Domingo,
10.
Virginia
Woolf, abriu as portas ao reconhecimento da mulher como ser pensante, activo e
equiparado ao homem, muito antes de Beauvoir ter escrito o Deuxième Sexe. Artista da introspecção humana, da busca incessante
pela arte narrativa, a procura da forma, a insatisfação, o tormento do romance
perfeito, da análise subtil, substrata, do empenho na vida como entrega à literatura
- complemento ou seu único elemento. Trabalhou desalmadamente, desceu aos
infernos da arte como quem redime o destino, mas a perseguição da estética, da
ética, da liberdade, juntos no cromossoma singular de haver nascido para a
inquietação, o desajuste, a maldição fizeram dela um ser inteiro. As suas
personagens permanecem vivas nos dias da nossa contemporaneidade. Eternamente
insatisfeita, procurando novas formas de escrever, pensar e olhar o mundo,
Virginia Woolf marcou a sua geração, não só através do Bloomsbury que ajudou a
construir com o marido, mas pela sua participação singular, livre e sensível. Quando
fechei o Diário, interrompido abruptamente com o seu suicídio, tive a terrível
sensação de ter sido invadido pelo vazio, uma pequena morte e fiquei travado a
inspecionar o tempo que de súbito se mostrou tenebroso.
Monks House |
A casa de um escritor tem sempre algo especial - dizia Virginia Woolf, aqui o interior da sua. |
- Mas os escritores da sua estripe
muito trabalham! Dir-se-ia que nem vida existe para além das margens das
páginas que obstinadamente enchem. Estou a lembrar-me de Vergilio Ferreira, Saul
Bellow, George Sand, Julien Green, Frederico Lourenço, Paul Morand, Ernst
Junger, Yourcenar para não recuar aos
clássicos gregos e latinos. É quase uma obsessão ou um “vício” como dizia o
Simão quando em Roma acordava e me via sentado à mesa do quarto a escrever e do
sono empapado, atirava: “Vai dormir, larga o vício...” Se as pessoas imaginassem quanto é difícil escrever, a solicitação psíquica que um livro, um artigo ou um
simples apontamento exige do seu autor, a solidão que o esmaga e em simultâneo
o atrai, olhariam para o escritor e, sobretudo, para os livros que ele edificou,
com estima em alguém que vive acima da vida comum, numa espécie de mundo
abstracto, onde cabe em bloco todos os seres humanos por ele amados.
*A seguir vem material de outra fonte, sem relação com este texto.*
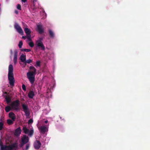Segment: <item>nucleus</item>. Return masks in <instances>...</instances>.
<instances>
[{
    "instance_id": "obj_28",
    "label": "nucleus",
    "mask_w": 150,
    "mask_h": 150,
    "mask_svg": "<svg viewBox=\"0 0 150 150\" xmlns=\"http://www.w3.org/2000/svg\"><path fill=\"white\" fill-rule=\"evenodd\" d=\"M4 124L0 122V130H1L3 128Z\"/></svg>"
},
{
    "instance_id": "obj_7",
    "label": "nucleus",
    "mask_w": 150,
    "mask_h": 150,
    "mask_svg": "<svg viewBox=\"0 0 150 150\" xmlns=\"http://www.w3.org/2000/svg\"><path fill=\"white\" fill-rule=\"evenodd\" d=\"M40 133L44 134L48 130V128L45 126H42L38 128Z\"/></svg>"
},
{
    "instance_id": "obj_4",
    "label": "nucleus",
    "mask_w": 150,
    "mask_h": 150,
    "mask_svg": "<svg viewBox=\"0 0 150 150\" xmlns=\"http://www.w3.org/2000/svg\"><path fill=\"white\" fill-rule=\"evenodd\" d=\"M19 105L20 101L18 100H16L12 103L10 104V106L13 109L17 110L19 109Z\"/></svg>"
},
{
    "instance_id": "obj_5",
    "label": "nucleus",
    "mask_w": 150,
    "mask_h": 150,
    "mask_svg": "<svg viewBox=\"0 0 150 150\" xmlns=\"http://www.w3.org/2000/svg\"><path fill=\"white\" fill-rule=\"evenodd\" d=\"M23 110L25 113L27 118H29L30 115V112L28 106L25 104L22 105Z\"/></svg>"
},
{
    "instance_id": "obj_37",
    "label": "nucleus",
    "mask_w": 150,
    "mask_h": 150,
    "mask_svg": "<svg viewBox=\"0 0 150 150\" xmlns=\"http://www.w3.org/2000/svg\"><path fill=\"white\" fill-rule=\"evenodd\" d=\"M17 8L18 9L21 10V5L19 4H18L17 5Z\"/></svg>"
},
{
    "instance_id": "obj_38",
    "label": "nucleus",
    "mask_w": 150,
    "mask_h": 150,
    "mask_svg": "<svg viewBox=\"0 0 150 150\" xmlns=\"http://www.w3.org/2000/svg\"><path fill=\"white\" fill-rule=\"evenodd\" d=\"M25 144V143H23V142H21V144L20 145V146L21 147H22Z\"/></svg>"
},
{
    "instance_id": "obj_15",
    "label": "nucleus",
    "mask_w": 150,
    "mask_h": 150,
    "mask_svg": "<svg viewBox=\"0 0 150 150\" xmlns=\"http://www.w3.org/2000/svg\"><path fill=\"white\" fill-rule=\"evenodd\" d=\"M24 30L27 35H30L31 31L29 29L27 28H24Z\"/></svg>"
},
{
    "instance_id": "obj_12",
    "label": "nucleus",
    "mask_w": 150,
    "mask_h": 150,
    "mask_svg": "<svg viewBox=\"0 0 150 150\" xmlns=\"http://www.w3.org/2000/svg\"><path fill=\"white\" fill-rule=\"evenodd\" d=\"M36 44H37L38 47H40L41 48V49L43 50H45V47L44 46L42 42H36Z\"/></svg>"
},
{
    "instance_id": "obj_43",
    "label": "nucleus",
    "mask_w": 150,
    "mask_h": 150,
    "mask_svg": "<svg viewBox=\"0 0 150 150\" xmlns=\"http://www.w3.org/2000/svg\"><path fill=\"white\" fill-rule=\"evenodd\" d=\"M21 1L23 2H25L27 1V0H21Z\"/></svg>"
},
{
    "instance_id": "obj_17",
    "label": "nucleus",
    "mask_w": 150,
    "mask_h": 150,
    "mask_svg": "<svg viewBox=\"0 0 150 150\" xmlns=\"http://www.w3.org/2000/svg\"><path fill=\"white\" fill-rule=\"evenodd\" d=\"M20 59L22 62H25L26 59V55H24L23 54H21L20 57Z\"/></svg>"
},
{
    "instance_id": "obj_32",
    "label": "nucleus",
    "mask_w": 150,
    "mask_h": 150,
    "mask_svg": "<svg viewBox=\"0 0 150 150\" xmlns=\"http://www.w3.org/2000/svg\"><path fill=\"white\" fill-rule=\"evenodd\" d=\"M33 122V120L32 119H30L28 122V124H32Z\"/></svg>"
},
{
    "instance_id": "obj_2",
    "label": "nucleus",
    "mask_w": 150,
    "mask_h": 150,
    "mask_svg": "<svg viewBox=\"0 0 150 150\" xmlns=\"http://www.w3.org/2000/svg\"><path fill=\"white\" fill-rule=\"evenodd\" d=\"M18 149V144L16 142L9 145H2L1 150H17Z\"/></svg>"
},
{
    "instance_id": "obj_8",
    "label": "nucleus",
    "mask_w": 150,
    "mask_h": 150,
    "mask_svg": "<svg viewBox=\"0 0 150 150\" xmlns=\"http://www.w3.org/2000/svg\"><path fill=\"white\" fill-rule=\"evenodd\" d=\"M37 31L39 32V33L41 34L44 33V30L42 28V26L41 25H37Z\"/></svg>"
},
{
    "instance_id": "obj_13",
    "label": "nucleus",
    "mask_w": 150,
    "mask_h": 150,
    "mask_svg": "<svg viewBox=\"0 0 150 150\" xmlns=\"http://www.w3.org/2000/svg\"><path fill=\"white\" fill-rule=\"evenodd\" d=\"M9 117L11 118L13 121H14L16 118V117L14 114L13 112H10L9 114Z\"/></svg>"
},
{
    "instance_id": "obj_24",
    "label": "nucleus",
    "mask_w": 150,
    "mask_h": 150,
    "mask_svg": "<svg viewBox=\"0 0 150 150\" xmlns=\"http://www.w3.org/2000/svg\"><path fill=\"white\" fill-rule=\"evenodd\" d=\"M34 133V131L33 129H31L30 131H29L28 133V135L30 137L32 136Z\"/></svg>"
},
{
    "instance_id": "obj_33",
    "label": "nucleus",
    "mask_w": 150,
    "mask_h": 150,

- Depois, não havendo carro, não havia
dinheiro. Aprecei-me, portanto, a telefonar ao tractorista que não viesse
conforme combinado porque não podia pagar-lhe o serviço. Então irei amanhã. É o
mesmo, só segunda-feira. Pelas três da tarde, estando eu a entrar no reino
beatífico do sono, ouço uma buzinadela ao portão. Era o Sr. Carlos. Então a
chover, sem dinheiro para lhe dar, que vem cá fazer. Venho fazer o serviço e não
precisa de me pagar. Você é uma pessoa especial, deixe lá ver se consigo abrir-lhe
o carro. Pensei: lá vem o especial, o pobre tonto que se isolou aqui em oração,
ou coisa parecida. Tem uma chave (qualquer coisa). O que é isso? Tem um arame?
Está aí mesmo ao seu lado. Foi ao tractor e trouxe a ferramenta, retirou uma
baguete de plástico da porta, fez um gancho na ponta do arame e em menos de um
minuto a porta abria-se como por magia. Andou de seguida talvez 3 horas a gradar
a quinta, ao fim das quais diz-me: agora vamos ver por que razão o automático
do portão não funciona. Já não trabalha há quatro anos e todos os ditos
técnicos que cá chegam querem 30 euros para dizer que não conhecem este modelo.
Riu-se. Voltou à carga. Tem esta chave assim e assado? Não sei do que fala, não
conheço nada disso. Olhava-me sorridente, como a murmurar: mas que espécie de
gajo é este? Por fim disse: esqueça. Eu esqueci, mas ele não. Diz que vai cá
voltar com os instrumentos necessários ao apuramento da avaria. O seguro queria
que eu pagasse ao “técnico” 50 euros para me arrombar a viatura. Recusei.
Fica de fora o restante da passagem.